LLAna
(LCLS/NERSC)
The LBNL/LCLS Pilot for Data Analytics Project (LLAna Project) is a 1 year pilot effort to address much-needed capabilities throughout the data analysis pipeline for LCLS. The work improved the FEL user experience when running at NERSC. The R&D projects addressed 1) data handling and management with HDF5, 2) scheduling, managing and optimizing workflows on NERSC supercomputers, and 3) data analysis and visualization with Jupyter.

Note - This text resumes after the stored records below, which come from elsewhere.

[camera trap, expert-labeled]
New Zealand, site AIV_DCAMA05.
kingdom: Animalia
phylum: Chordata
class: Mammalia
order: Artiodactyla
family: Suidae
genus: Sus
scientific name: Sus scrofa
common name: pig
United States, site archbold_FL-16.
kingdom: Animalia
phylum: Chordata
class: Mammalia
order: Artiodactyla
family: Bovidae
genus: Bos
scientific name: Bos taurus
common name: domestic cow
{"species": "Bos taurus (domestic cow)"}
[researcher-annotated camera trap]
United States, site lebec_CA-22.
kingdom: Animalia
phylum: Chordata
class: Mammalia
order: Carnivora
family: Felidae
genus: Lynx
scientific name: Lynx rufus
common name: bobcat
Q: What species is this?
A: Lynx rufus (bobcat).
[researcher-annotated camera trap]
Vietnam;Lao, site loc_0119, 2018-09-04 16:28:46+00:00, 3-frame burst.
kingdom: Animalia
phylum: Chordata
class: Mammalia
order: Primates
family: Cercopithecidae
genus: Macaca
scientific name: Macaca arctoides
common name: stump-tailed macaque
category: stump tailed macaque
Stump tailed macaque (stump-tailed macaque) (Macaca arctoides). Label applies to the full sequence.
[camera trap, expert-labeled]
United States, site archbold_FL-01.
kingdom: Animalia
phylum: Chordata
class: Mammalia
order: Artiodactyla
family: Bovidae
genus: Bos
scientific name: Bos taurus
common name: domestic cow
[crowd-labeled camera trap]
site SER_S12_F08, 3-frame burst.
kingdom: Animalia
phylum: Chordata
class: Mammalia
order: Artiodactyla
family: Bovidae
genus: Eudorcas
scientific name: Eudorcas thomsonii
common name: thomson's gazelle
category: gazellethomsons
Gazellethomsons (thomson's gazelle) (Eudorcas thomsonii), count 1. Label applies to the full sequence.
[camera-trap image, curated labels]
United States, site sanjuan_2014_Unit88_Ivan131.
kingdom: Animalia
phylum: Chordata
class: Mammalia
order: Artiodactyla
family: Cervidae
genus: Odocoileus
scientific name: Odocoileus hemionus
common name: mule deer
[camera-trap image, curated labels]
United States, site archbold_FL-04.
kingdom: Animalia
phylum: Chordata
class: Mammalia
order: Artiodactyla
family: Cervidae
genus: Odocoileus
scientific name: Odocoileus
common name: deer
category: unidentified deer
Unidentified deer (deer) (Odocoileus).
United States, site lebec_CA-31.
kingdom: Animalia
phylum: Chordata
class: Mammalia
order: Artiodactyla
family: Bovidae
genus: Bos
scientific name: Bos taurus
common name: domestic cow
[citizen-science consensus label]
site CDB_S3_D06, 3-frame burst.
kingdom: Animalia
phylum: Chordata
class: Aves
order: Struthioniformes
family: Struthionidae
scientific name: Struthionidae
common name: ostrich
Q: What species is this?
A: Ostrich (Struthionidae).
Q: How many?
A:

The HDF5 part of the project developed an HDF5 interface to the LCLS-II data format to allow users who depend on tools other than the LCLS analysis framework, tools such as matlab, to transparently get access to the raw data, leveraging HDF5 scalable performance across platforms. Why not use HDF5 as our data format in the first place? HDF5 did not have adequate performance and support to handle the variable lengths and shapes of LCLS data (data reduction means that each event can have a different size) or the ability to stream data to a file while simultaneously reading from that file, a necessary precursor to analyzing data as they are being taken. This project implemented some capabilities to handle variable length data and reading-while-writing.
The second thrust was on scheduling, managing, and optimizing workflows on NERSC supercomputers, building support for scheduling I/O intensive workflows and developing tools to manage data analysis pipelines on complex HPC hardware. Most LCLS-II jobs are I/O limited and HPC currently struggles to efficiently handle the assignment of computing resources to such jobs. The foundational work informed long-term enhancements needed to policies and methods at the system software level. Scientific advances increasingly depend on the ability of researchers to harness the power of high-performance computing and data infrastructure to operate on large scientific data sets produced by experiments, observations, and simulations. The increasing complexity of computer hardware and exponential growth in scientific data creates the risk that these capabilities will only be fully leveraged by a shrinking number of expert users. This project advanced our understanding of user needs and workflows, hardware,and software characteristics, enabling us to build data management systems and future HPC systems that provide automation and guidance to the user (i.e., self-guiding and self-tuning). This project benchmarked the Serial Femtosecond X-ray (SFX) workflow which is used for reconstructing the molecular structure from millions of measurements of (slightly different) samples. These applications are unlike the tfraditional parallel applications that have run at HPC centers. This work identified and optimized some of the I/O challenges with these workflows and addressed the challenges of running these workflows in HPC environments. For data analysis workflows with large input datasets eliminating redundant I/O operations by sharing files and balancing I/O operations between processes can lead to significant reductions in the amount of I/O as well as time spent in I/O operations. Similarly, we have observed that staging input data in Burst Buffer significantly reduces run time in large node runs. Thus, these workflows need solutions where input, intermediate, and output data is automatically managed across different HPC storage layers. Integrating automatic data management with runtime optimizations would significantly improve end-to-end workflow performance as well as overall user experience.
Finally, Jupyter is popular among LCLS users for its ability to analyze and visualize data directly through a web browser. This project helped develop the capability to scale data processing over thousands of cores - or more - critical to the adoption of Jupyter for LCLS-II. This work enabled Jupyter-based experimental workflows on the NERSC supercomputer. We developed Jupyter notebook-based workflows that could leverage NERSC HPC resources directly through the Jupyter interface while interacting with the results from these jobs. Key scaling bottlenecks and gaps in the interactive user experience were identified.. We iteratively developed workflows that could leverage NERSC HPC resources directly through the Jupyter interface, while interacting with the results from these jobs.